*TO BE DONE*:
Copy the data from the line containing "What physical distance" through the end of the data, changing every "distance" to "spacing" and leaving everything else as it is.

*TASK INPUT*:
******

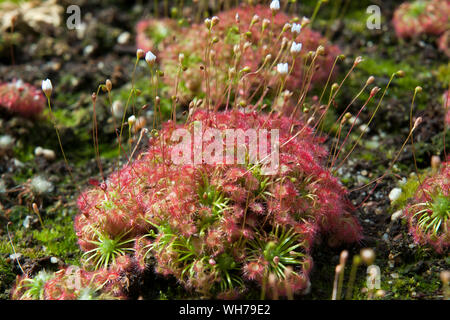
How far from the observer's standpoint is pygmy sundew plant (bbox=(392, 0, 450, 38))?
5.66 metres

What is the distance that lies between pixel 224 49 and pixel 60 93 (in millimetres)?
2015

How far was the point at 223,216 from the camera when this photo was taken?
2.86 meters

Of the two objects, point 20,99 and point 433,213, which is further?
point 20,99

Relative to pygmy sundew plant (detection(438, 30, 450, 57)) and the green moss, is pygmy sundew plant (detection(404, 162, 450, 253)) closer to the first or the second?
the green moss

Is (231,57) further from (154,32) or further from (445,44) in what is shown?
(445,44)

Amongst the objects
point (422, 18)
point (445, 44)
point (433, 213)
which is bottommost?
point (433, 213)

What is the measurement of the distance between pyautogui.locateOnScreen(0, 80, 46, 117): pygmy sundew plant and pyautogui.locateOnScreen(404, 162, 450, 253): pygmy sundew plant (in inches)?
137

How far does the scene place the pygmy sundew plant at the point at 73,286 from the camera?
2713 millimetres

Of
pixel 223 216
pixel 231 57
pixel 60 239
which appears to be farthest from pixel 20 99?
pixel 223 216

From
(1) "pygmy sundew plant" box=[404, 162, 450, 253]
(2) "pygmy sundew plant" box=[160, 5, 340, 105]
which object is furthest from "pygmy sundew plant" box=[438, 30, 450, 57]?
(1) "pygmy sundew plant" box=[404, 162, 450, 253]

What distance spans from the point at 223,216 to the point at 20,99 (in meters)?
2.70

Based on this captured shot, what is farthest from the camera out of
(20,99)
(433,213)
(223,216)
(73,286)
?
(20,99)

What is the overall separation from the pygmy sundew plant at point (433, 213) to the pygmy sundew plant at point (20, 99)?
348 centimetres
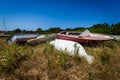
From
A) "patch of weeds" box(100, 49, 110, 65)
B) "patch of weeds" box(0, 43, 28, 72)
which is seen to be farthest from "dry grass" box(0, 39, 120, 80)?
"patch of weeds" box(0, 43, 28, 72)

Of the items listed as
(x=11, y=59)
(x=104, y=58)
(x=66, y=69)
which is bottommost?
(x=66, y=69)

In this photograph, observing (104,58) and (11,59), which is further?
(104,58)

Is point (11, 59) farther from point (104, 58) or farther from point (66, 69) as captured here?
point (104, 58)

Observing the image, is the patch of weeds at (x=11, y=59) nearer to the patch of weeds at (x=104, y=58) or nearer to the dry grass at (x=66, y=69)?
the dry grass at (x=66, y=69)

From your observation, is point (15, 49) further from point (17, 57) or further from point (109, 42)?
point (109, 42)

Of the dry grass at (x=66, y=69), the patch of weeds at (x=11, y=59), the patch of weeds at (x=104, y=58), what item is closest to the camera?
the dry grass at (x=66, y=69)

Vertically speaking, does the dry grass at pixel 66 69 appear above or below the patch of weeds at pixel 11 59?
below

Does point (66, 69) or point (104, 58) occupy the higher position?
point (104, 58)

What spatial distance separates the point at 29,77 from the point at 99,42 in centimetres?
411

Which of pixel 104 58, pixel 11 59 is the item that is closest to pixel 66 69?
pixel 104 58

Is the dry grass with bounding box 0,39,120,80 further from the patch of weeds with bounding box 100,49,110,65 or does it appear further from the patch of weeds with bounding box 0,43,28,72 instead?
the patch of weeds with bounding box 0,43,28,72

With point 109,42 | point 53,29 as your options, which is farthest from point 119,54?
point 53,29

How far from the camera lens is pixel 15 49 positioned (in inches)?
211

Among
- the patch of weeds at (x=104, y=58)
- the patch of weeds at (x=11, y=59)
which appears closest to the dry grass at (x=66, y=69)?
the patch of weeds at (x=104, y=58)
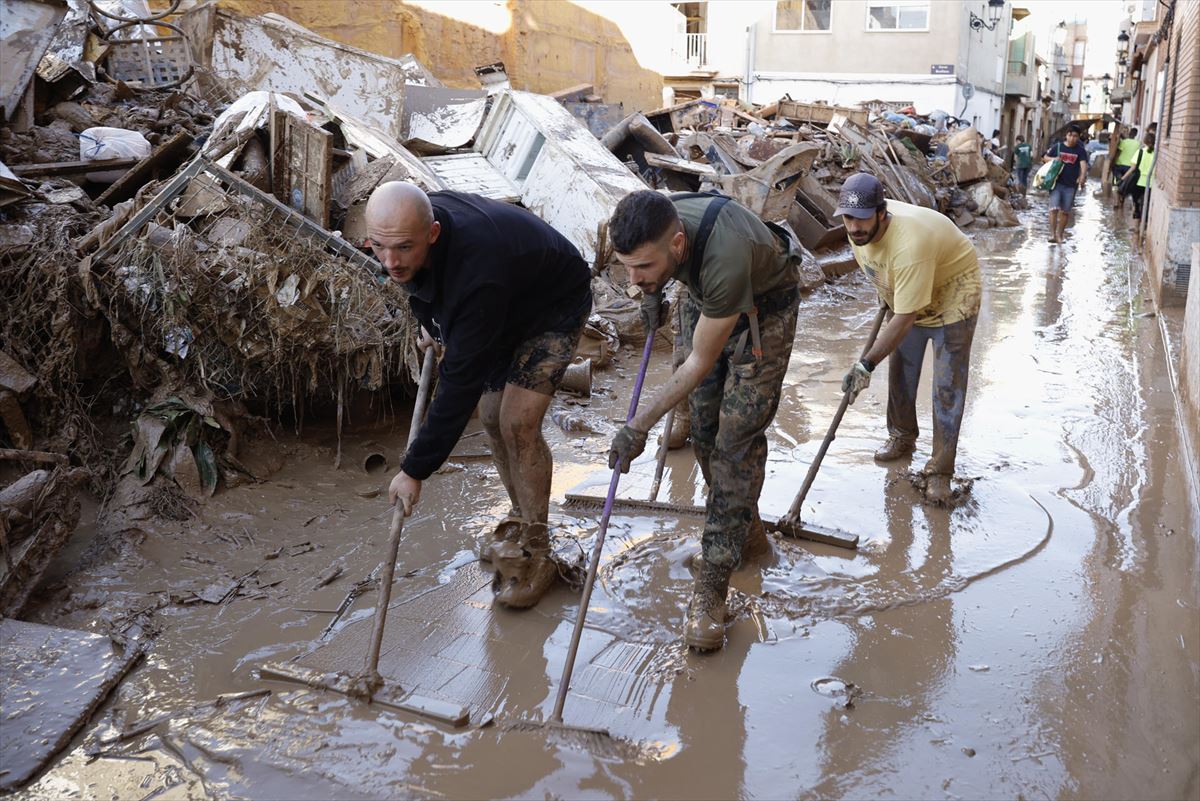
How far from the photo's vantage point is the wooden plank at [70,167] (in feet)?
18.3

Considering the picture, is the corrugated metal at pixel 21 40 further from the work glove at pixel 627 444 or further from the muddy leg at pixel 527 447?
the work glove at pixel 627 444

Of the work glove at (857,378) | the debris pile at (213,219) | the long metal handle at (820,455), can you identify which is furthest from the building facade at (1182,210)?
the debris pile at (213,219)

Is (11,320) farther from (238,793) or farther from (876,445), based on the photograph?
(876,445)

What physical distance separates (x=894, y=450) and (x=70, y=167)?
5.32 m

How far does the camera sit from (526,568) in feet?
12.6

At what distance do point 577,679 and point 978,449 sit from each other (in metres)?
3.46

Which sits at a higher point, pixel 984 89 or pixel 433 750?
pixel 984 89

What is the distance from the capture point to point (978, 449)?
5727 millimetres

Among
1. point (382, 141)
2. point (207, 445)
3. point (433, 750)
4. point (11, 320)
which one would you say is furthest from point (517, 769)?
point (382, 141)

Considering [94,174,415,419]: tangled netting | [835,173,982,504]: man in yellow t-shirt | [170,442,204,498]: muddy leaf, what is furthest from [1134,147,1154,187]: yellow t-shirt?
[170,442,204,498]: muddy leaf

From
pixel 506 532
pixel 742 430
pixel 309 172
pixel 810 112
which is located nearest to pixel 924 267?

******

*REPLY TO THE EXERCISE*:
What physical spacing separates (x=894, y=450) and (x=70, y=167)?
5.32 m

How far does the camera sit from (526,568) in feet?
12.6

At what spacing do point 577,679 and point 978,449 sit from each other (in metres)?
3.46

Which sits at a higher point, pixel 984 89 or pixel 433 750?
pixel 984 89

What is the spacing from the capture point to point (978, 449)?
5727 millimetres

Among
1. point (382, 141)
2. point (207, 445)
3. point (433, 750)
4. point (11, 320)
which one would you say is furthest from point (517, 769)?
point (382, 141)

Considering [94,174,415,419]: tangled netting | [835,173,982,504]: man in yellow t-shirt | [170,442,204,498]: muddy leaf, what is furthest from [1134,147,1154,187]: yellow t-shirt?
[170,442,204,498]: muddy leaf

From
pixel 506 532
pixel 742 430
pixel 309 172
pixel 810 112
which is located nearest to pixel 924 267?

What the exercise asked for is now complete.